Much like their directorial effort, The Arrival of Wang, the Manetti Bros. latest production, helmed by one of their longtime collaborators Daniele Misischia, manages to find the humanity, the human story, within a much larger plot. Both films focus on smaller parts of a much bigger story, really showing the impact it’s having on one person, not an indiscriminate number of random “heroes’ a la a number of big-budget apocalypse movies – for that’s what this film is about: a zombie apocalypse, set in Rome. You could almost call it the Italian answer to 28 Days Later.

By focusing on one man, Claudio, during a zombie outbreak, The End? manages to generate huge empathy for its lead character in a very short space of time. He goes from smarmy, unlikeable banker – who cheats on, and argues with, wife – to someone we wanty to see survive, to live on and find redemption. Hionestly, the character couldn’t be more apt given todays hatred for fat-cat bankers following the financial collapse almost a decade ago!

There’s also an interesting dichotomy at play here too: trapped inside the broken elevator the protagonist is in danger from the zombie horde outside the door, but at the same time he’s actually safe from the zombie outbreak outside the elevator door because he can’t get out and they can’t get in. The duality of the situation is also played upon very well. The End? is not only a story about a conflict with outside “forces” but an internal conflict for Claudio too. He wants to be free, to get home to his wife, but at the same time he’s in the safest place on the planet. The emotional struggle, the knowledge that he is, ultimately, powerless to help anyone in need – not only his wife at home but the co-workers who pass the elevator – is at the core of the characters journey.

Like the aformentioned The Arrival of Wang, The End? keeps things very much to one locale, meaning that the story is very much self-contained, even though the over-arcing concept of a zombie apocalypse is open a much grander scale.

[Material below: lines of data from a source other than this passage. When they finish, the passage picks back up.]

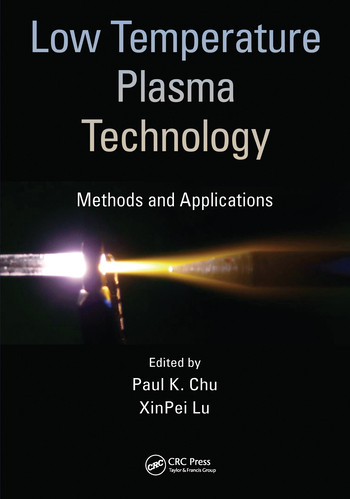 Low Temperature Plasma Technology (Methods and Applications) by Paul K. Chu, XinPei Lu, 9780367576363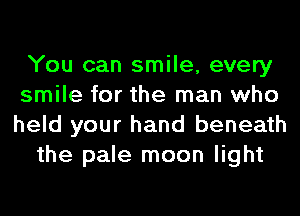 You can smile, every
smile for the man who
held your hand beneath

the pale moon light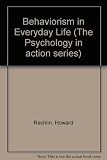 Behaviorism in everday life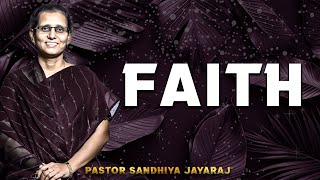 Faith | Pastor Sandhiya Jayaraj | Apostolic Online Church | 09-08-2024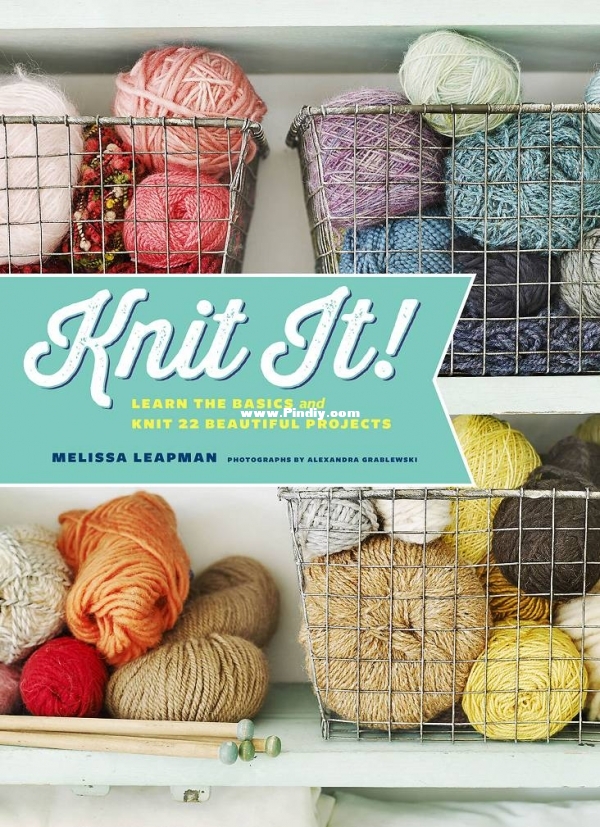 Knit It! Learn the Basics and Knit 22 Beautiful Projects.jpg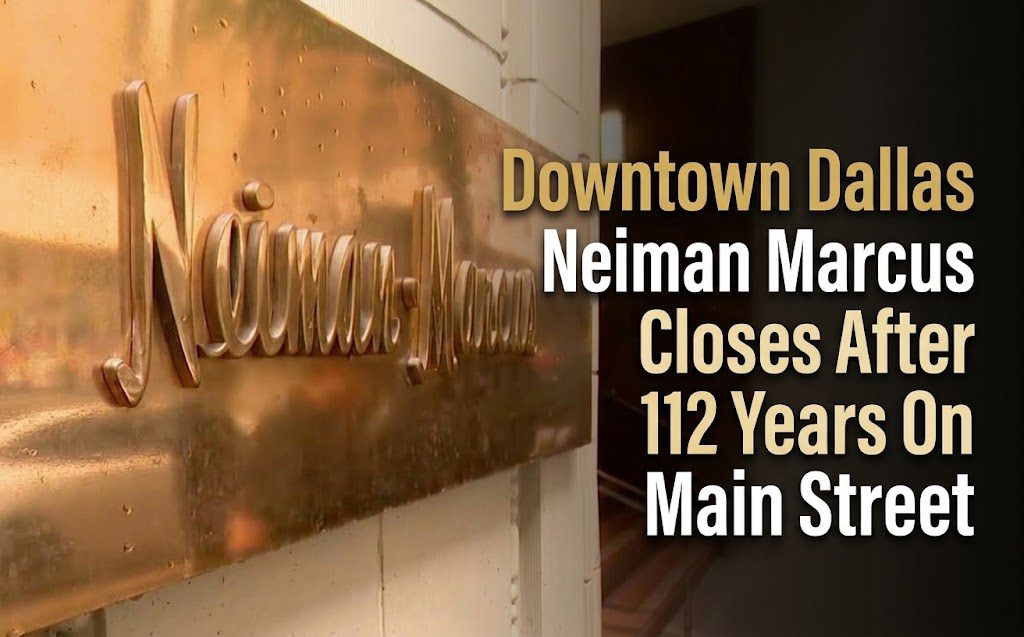 Downtown Dallas Neiman Marcus Closes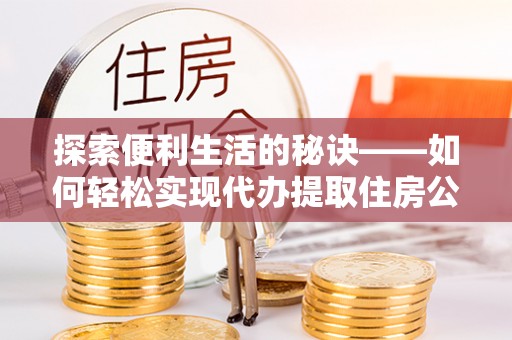 长垣探索便利生活的秘诀——如何轻松实现代办提取住房公积金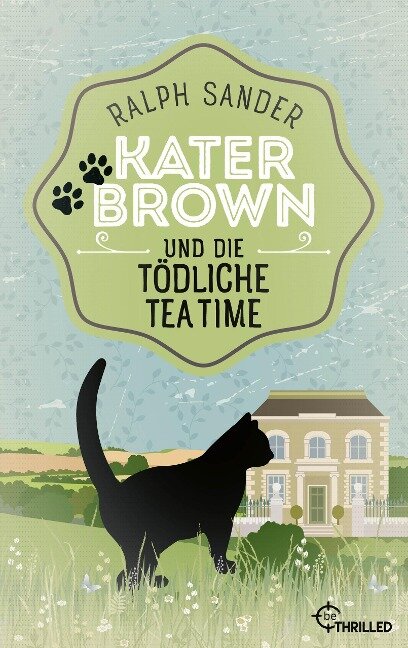Kater Brown und die tödliche Tea Time - Ralph Sander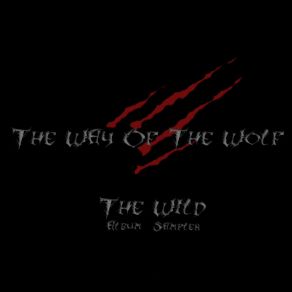 Download track Pure Indescribable Love The Way Of The Wolf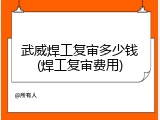 武威焊工复审多少钱(焊工复审费用)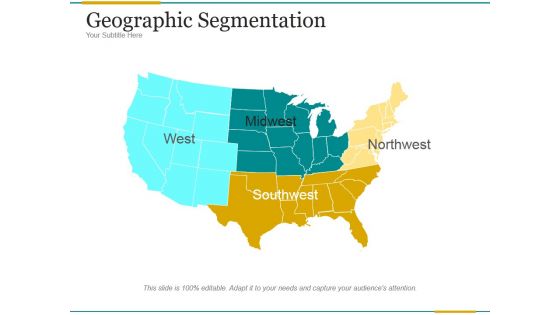 Geographic Segmentation Template 1 Ppt PowerPoint Presentation Styles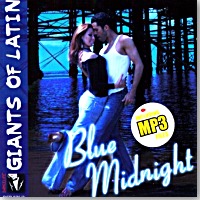 Giants of Latin - Blue Midnight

However the scale that is eventually revealed when the film, and Claudio, finally leave the confines of the elevator. The finale opens up The End? immensely. Both in terms of the visuals, which goes from a small tight frame to a huge vista, tracking our protagonist overhead as he walks the empty streets of Rome; and also in terms of story. We’re given glimpses of the desolate nature of Rome post-zombie breakout and just how much devastation has been wrought on the city and more importantly its people.

Another great example of small-scale storytelling used to tell part of a much bigger tale, The End? alsomanages to tell a truly human story in an inhuman situation; and as such is a fine return to form for the Italian zombie genre.